Ipas Logo

10 key recommendations to track and combat the anti-rights youth movement

Home 9 Our Work 9 Monitoring gender and human rights 9 10 key recommendations to track and combat the anti-rights youth movement

The 80-page Ipas report, Future-Proofing: The Professionalization of an Anti-Rights Youth Generation examines the recruitment, funding, coordination, and mobilization of young people within anti-rights movements.

Using examples from the United States, Europe, Latin America, and Sub-Saharan Africa, the report documents how anti-rights individuals, organizations, political parties, and billionaire donors have successfully scaled these strategies, with grave implications for universal human rights.

By building pipelines through education, legal training, and political mentorship and organizing, young leaders are positioned to shape public discourse, influence legislation, and normalize far-right ideologies. These efforts are reinforced by right-wing media ecosystems and amplified by far-right youth influencers on social media.

This crisis requires deliberate responses that include planning beyond short-term policy wins. It demands intentional investment in youth-led leadership, infrastructures of care, and intergenerational solidarity to ensure that human rights advocacy remains resilient, inclusive, and visionary in the face of organized and increasingly younger opposition. With the support and input from youth human rights activists, we propose the following recommendations:

Dark blue graphic with the text: "Future-Proofing: Professionalization of an Anti-Rights Youth Generation." Below is the Ipas logo. To the right, an orange-toned image shows a crowd raising fists, partially framed by a yellow vertical stripe.

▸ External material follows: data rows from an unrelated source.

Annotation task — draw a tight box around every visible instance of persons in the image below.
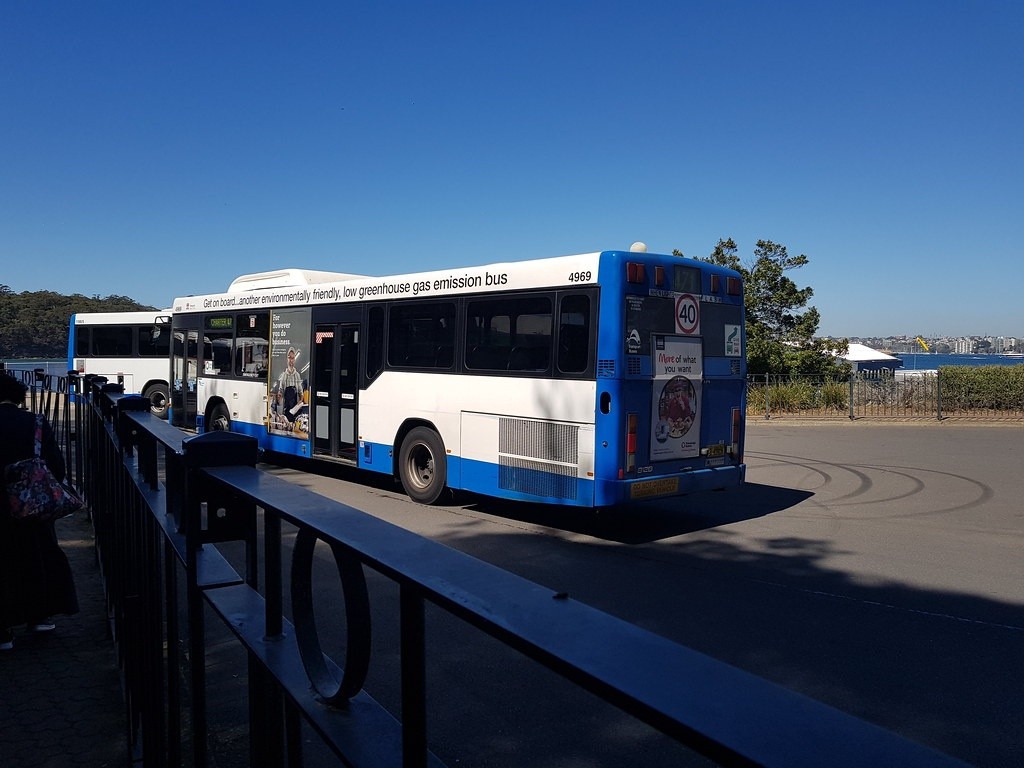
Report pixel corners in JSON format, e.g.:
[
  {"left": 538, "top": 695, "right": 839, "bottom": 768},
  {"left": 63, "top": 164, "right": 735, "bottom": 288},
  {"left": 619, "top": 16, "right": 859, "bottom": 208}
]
[
  {"left": 0, "top": 371, "right": 68, "bottom": 652},
  {"left": 270, "top": 346, "right": 303, "bottom": 421}
]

Future-Proofing: The Professionalization of an Anti-Rights Youth Generation

1.

Strengthen youth engagement and movement building

  • Invest in youth-led and youth-centered programs that promote inclusive values, critical media literacy and civic engagement to provide alternative leadership pathways.
  • Support leadership programs that build young people’s skills and networks outside ideologically extreme pipelines, alongside peer-to-peer mentoring, fair compensation, burnout prevention, mental health support and sustainable funding for youth advocates.

2.

Monitor legal advocacy networks

  • Track anti-rights legal clinics and litigation efforts—especially those targeting reproductive and LGBTQI+ rights, climate change and gender equality—to anticipate and respond to policy shifts.

  • Invest in progressive legal training to support legal champions, including through bar associations, fellowships and rapid alert systems.

3.

Promote alternative narratives and cultural spaces

  • Invest in culture, arts, storytelling and digital media projects that help youth to reclaim their histories, identities and futures.

  • Support content creators and platforms that challenge extremist ideologies and create space for youth-driven leadership.

4.

Enhance digital counter-messaging

  • Develop strategic communication campaigns to counter misinformation and disinformation and reframe public debates on sexual and reproductive health and rights, particularly online.

  • Equip youth advocates with the tools, training and secure digital infrastructure needed to reach diverse audiences in multiple languages.

5.

Foster interfaith and ecumenical dialogue

  • Build alliances with moderate and progressive religious groups to challenge extremist narratives.

  • Support interfaith and intergenerational dialogue that advances pluralism and human rights.

6.

Support international and regional democratic norms and coordinate policy responses

  • Engage international and regional institutions more effectively to prevent anti-rights actors from shaping human rights agendas.
  • Strengthen cross-border coordination, youth participation and accountability in global policy spaces.

7.

Invest in education and critical thinking

  • Support public education, critical thinking and inclusive curricula that strengthen democratic resilience.

  • Prioritize training in areas where rights-based knowledge is under threat, including sexual and reproductive health care.

8.

Ensure public support is not diverted to youth anti-rights groups

  • Prevent public funding from subsidizing organizations that promote exclusionary or authoritarian agendas.

  • Increase transparency around anti-rights funding pipelines and strengthen watchdog efforts.

9.

Hold the line and stay vigilant

  • Monitor where funding cuts and policy shifts are creating openings for anti-rights movements.

  • Build systems that identify threats early and support rapid, coordinated responses across sectors and borders.

10.

Protect youth activists from backlash and repression

  • Provide holistic protection for youth activists facing harassment, surveillance and criminalization.
  • This includes digital security, legal support, psychosocial care and safeguards against retaliation.